While I am in the market for a more professional camera, right now I am working with a Nikon D3000. My business is sort of picking up more than expected and I was asked today by a potential client about a 16x20 mount. Because I have never printed anything bigger than an 11x14, I am unsure about the quality of printing anything larger. Providing the photo is excellent, is my camera capable of producing a clear, quality 16x20 portrait? Any help is appreciated!


----------



## 480sparky (Apr 7, 2011)

There's more to good enlargements that just the camera (which I think cuts the mustard).  Your ability to focus correctly, the quality of your lenses, and even your post-processing methods come into play.


----------



## Forkie (Apr 7, 2011)

What Sparky said.  Also, the bigger the print the further back you have to stand to see it all!


----------



## KmH (Apr 7, 2011)

Making photographs for clients is about a lot more than just making a nice picture.

You also need to understand the tools you use to do that, and how to make sure the products your clients want to buy are made properly.

Start by finding out the pixel dimensions your D3000 makes images at. The information is in your D3000 users manual. It is my understanding the complete users manual for the D3000 is on one of the discs that came with your camera.

In fact, your D3000 can be set up to make images at 3 different pixel dimensions: Large, Normal, and Small.

Now, when you want a print made you need to specify how many pixels-per-inch (PPI) the print will be made at. The pixel dimension and the PPI determine the size of the print.

Next you need to learn about aspect ratios. Aspect ratio defines the ratio of the long side of the photo to the short side of the photo, in other words the shape of the rectangle. A square has an aspect ratio of 1:1, all sides are the same length,

Your D3000 makes photos in the 3:2 aspect ratio and the long side is 1.5 times longer than the short side. Photo sizes in the 3:2 aspect ratio are 4x6, 6x9, 8x12, 10x15, 16x24, 20x30. In other words you don't have to crop to print those sizes.

16 x 20 is a 5:4 aspect ratio (the long side is 1.25 times longer than the short side) just as an 8x10 is, but the 16x20 would be printed with fewer PPI than an 8x10 to make the 16x20 bigger. You would need crop a native 3:2 aspect ratio D3000 photo the the 5:4 aspect ratio.
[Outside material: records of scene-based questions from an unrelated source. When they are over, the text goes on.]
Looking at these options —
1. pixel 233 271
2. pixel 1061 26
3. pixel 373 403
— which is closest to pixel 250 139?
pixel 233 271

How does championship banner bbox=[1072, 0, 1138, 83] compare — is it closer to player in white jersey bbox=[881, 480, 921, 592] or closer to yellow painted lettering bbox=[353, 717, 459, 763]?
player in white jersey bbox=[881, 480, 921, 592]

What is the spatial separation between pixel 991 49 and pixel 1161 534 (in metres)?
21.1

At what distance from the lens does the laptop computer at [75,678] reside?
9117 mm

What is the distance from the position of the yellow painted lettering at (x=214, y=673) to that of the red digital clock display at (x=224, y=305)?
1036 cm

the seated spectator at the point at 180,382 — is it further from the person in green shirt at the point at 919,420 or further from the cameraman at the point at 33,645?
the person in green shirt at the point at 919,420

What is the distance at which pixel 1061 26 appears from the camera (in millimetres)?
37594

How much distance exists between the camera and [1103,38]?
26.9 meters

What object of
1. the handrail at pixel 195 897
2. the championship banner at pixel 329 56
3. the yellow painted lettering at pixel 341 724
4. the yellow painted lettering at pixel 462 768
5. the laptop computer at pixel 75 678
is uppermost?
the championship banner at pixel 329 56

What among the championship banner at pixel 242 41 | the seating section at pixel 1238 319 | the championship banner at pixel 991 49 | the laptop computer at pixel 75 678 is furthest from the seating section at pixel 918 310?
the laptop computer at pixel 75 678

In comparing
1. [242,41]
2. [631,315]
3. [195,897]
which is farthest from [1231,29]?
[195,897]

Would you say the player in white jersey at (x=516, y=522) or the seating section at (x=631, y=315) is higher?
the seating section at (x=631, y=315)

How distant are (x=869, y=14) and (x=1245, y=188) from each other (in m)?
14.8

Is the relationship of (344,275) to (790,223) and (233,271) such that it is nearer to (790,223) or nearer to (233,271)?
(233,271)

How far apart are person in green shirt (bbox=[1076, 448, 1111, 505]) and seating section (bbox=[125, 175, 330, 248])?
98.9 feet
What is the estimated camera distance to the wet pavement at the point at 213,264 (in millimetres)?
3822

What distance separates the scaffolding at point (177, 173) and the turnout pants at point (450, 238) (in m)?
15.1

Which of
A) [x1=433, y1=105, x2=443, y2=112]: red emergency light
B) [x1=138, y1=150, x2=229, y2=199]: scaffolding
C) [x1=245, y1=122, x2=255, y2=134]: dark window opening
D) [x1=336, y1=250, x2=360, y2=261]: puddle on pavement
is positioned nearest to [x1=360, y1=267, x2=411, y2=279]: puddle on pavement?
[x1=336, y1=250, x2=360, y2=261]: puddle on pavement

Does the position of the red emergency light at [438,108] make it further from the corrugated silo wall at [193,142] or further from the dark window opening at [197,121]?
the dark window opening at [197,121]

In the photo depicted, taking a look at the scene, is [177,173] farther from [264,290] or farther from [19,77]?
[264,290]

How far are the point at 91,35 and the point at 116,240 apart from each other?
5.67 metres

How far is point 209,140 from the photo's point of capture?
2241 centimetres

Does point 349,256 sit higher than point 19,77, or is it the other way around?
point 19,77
This chart maybe helpful. Notice the 11x14 is an oddball size


----------



## JohnBoy (Apr 8, 2011)

Everything that others have told you is sound advice particularly about making the technically best image that you can in the camera - avoid zoom lenses and use a tripod if you can. If you only have a zoom lens, get on the net and find some reviews of the lens you are using and get a feel for where other people reckon the "sweet spot"  is for that lens then experiment with their recommendations.
There's nothing wrong with the camera you are using. I once made a 20x24 print from an image shot on a D70 with a zoom (and when I took it I did not know that such a large print would be required). Without doubt the D3000 can make better images than a D70 for no other reason than it is a few generations younger but to get the best large image you will probably still have to carefully crop, enlarge and sharpen the file in Photoshop. Shooting in RAW, if you can post-process it, would also be an advantage otherwise use the best quality JPEG setting the camera offers and as you work on the file don't keep resaving it as a JPEG - use some other lossless format such as PSD or TIFF (you can always save the final version as a high quality JPEG if your chosen printing method requires that).
JohnBoy


----------



## PaulBennett (Apr 9, 2011)

KaughtPhotography said:


> Providing the photo is excellent, is my camera capable of producing a clear, quality 16x20 portrait?



Absolutely.   You can get excellent larger than 16x20 portraits even from a 2Mp camera.

Portraits demand great lighting and a trigger puller with good visualization, not more pixels or the sharpest lens.

GL (checkout a used D700)


----------